Sometimes people can be unsure how to approach their boss on something they need from them. Frankly, they may be afraid to bring up the topic of needing YOU to do something for THEM. Whether it is something physical, or they just need you to get something done, so that they can continue to do their job. 

By taking the initiative to open up the question for them, you can make it easier for them, as they don’t have to figure out how to bring up a potentially awkward conversation. You create an open and honest dialogue with your team members, which can help build trust and foster a positive work environment. 

As former President John F. Kennedy once said, “Leadership and learning are indispensable to each other.”

Asking these three questions consistently can help you create a more engaged and productive team. But it’s essential to keep in mind that asking the questions is only the first step. You must also actively listen to your team members’ responses and take action when necessary.
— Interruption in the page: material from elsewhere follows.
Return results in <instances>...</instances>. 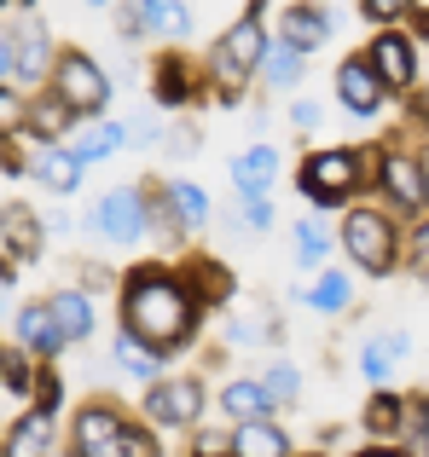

For example, if a team member mentions that a certain project has been draining for them, you could offer to redistribute some of their workload or provide additional resources to help them complete the project more efficiently. Alternatively, if a team member mentions needing more guidance on a particular project, you could schedule a one-on-one meeting to discuss the project in more detail and offer your insights.

Ultimately, the key to effective leadership is understanding that your role is to serve your team members, not the other way around. By asking these three questions and actively listening to your team members’ responses, you can create a work environment that is supportive, productive, and fulfilling for everyone involved.